Николай Алексеев-Кунгурцев - Брат на брата. Заморский выходец. Татарский отпрыск.
Видимо, Иоанн не ожидал услышать от князя ничего подобного, потому что лицо его выразило удивление, смешанное с недоверием.
— Ой, не врешь ли, боярин! — воскликнул он.
— Могу ль тебе говорить неправду! Иоанн на минуту задумался.
— Что-то тут напутано, — произнес, наконец, он. — Ну, да мы сейчас разберем! Подь-ка сюда, Василий! Повтори, в чем ты винишь его, — обратился царь к Василию Степановичу Собакину, стоявшему в стороне от других бояр.
Собакин приблизился. Он был бледен, и, когда заговорил, то голос его слегка дрожал.
— Виню я князя Данилу Ногтева в том, что он, с моим наймитом «Егоркой» спевшись, задумал, злобствуя на меня, извести твою невесту нареченную, а мою дочь Марфу Васильевну, — проговорил глухим голосом Собакин, вперив глаза в пол.

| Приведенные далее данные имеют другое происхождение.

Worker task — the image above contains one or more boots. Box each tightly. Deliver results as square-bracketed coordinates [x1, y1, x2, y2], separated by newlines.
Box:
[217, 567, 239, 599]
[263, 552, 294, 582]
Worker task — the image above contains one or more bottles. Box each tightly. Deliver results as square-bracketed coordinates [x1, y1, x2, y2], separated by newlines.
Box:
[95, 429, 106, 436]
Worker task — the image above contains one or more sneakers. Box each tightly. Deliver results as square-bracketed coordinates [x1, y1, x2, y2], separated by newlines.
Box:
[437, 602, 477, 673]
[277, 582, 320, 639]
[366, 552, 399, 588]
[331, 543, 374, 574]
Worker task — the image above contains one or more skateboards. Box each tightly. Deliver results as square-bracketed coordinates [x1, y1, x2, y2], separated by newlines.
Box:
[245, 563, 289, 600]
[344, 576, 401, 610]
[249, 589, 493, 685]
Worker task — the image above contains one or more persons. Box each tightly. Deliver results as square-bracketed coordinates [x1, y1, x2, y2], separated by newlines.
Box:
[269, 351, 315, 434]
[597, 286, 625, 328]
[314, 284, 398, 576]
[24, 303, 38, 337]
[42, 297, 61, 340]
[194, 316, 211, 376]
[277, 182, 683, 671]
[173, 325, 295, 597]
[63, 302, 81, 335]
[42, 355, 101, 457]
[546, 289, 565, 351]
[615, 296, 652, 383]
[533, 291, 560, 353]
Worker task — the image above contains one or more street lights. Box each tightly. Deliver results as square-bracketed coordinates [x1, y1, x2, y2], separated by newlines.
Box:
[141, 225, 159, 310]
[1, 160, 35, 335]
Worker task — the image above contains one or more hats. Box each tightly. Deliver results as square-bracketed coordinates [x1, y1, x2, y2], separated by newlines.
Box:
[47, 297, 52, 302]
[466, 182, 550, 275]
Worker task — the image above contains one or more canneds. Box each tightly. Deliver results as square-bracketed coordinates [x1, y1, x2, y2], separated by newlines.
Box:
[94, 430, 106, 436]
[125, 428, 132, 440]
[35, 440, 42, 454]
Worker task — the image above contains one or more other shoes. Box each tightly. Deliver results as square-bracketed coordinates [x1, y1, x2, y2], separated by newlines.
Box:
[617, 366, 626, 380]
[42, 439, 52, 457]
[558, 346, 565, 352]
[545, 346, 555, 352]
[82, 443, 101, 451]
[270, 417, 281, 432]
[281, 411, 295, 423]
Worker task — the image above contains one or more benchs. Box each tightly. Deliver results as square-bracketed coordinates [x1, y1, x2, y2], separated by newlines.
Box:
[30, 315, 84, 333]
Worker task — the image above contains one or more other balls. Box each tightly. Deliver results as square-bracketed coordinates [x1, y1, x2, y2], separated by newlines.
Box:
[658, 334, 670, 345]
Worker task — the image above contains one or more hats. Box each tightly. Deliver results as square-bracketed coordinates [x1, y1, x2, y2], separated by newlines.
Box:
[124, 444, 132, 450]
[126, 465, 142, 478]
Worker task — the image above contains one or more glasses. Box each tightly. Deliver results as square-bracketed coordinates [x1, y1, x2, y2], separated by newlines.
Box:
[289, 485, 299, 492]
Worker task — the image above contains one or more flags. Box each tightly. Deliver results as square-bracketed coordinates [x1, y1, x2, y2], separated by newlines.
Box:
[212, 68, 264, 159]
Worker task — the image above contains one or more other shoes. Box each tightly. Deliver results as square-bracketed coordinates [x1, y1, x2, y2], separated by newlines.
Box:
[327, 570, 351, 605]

— За что же я злобствую на тебя? — тихо спросил князь.
— С зависти, перво-наперво, а потому будто б из дружбы к наймиту моему. Ишь, пристало боярину дружить с холопом! — язвительно заметил Собакин.
— Что же ты на это скажешь? Чем обелишь себя? — спросил Иоанн, лицо которого не выражало гнева: царь был сегодня в духе.
— Все поведаю тебе по истине, ничего не потаю, царь православный! — горячо заговорил Данило Андреевич. — Как сказывал, знал я Марфу Васильевну с младенческих лет… Могу ль против нее я злобу питать и изводить пытаться? Да и как? Сам я в вотчине моей Серпуховской жил с самой той поры, как Марфа Васильевна невестой твоей наречена была, и Егорку, про коего Собакин бает, с того же времени в глаза не видел и, где он находится, не ведаю. И не я по злобе хочу извести дочь Василия Степаныча, а он меня погубить хочет, забыв мою хлеб-соль прежнюю… За что он гневается на меня — пусть сам скажет, чтоб ты не подумал, государь, что клевещу я на него!
— Сказывай! — обратился царь к Василию Степановичу, и в его голосе послышалась гневная нотка. — Водил ли ты хлеб-соль с боярином али нет, и почему винишь его?
Василий Степанович стоял безмолвный, не глядя на царя.
— Сказывай! — уже совсем гневно произнес Иоанн.
— Водил хлеб-соль в былое время, а потом у нас счеты с ним кой-какие были… Да я не виню его прямо — может, он и неповинен… Так, подозрение одно имею, — бормотал струсивший, по-видимому, Собакин.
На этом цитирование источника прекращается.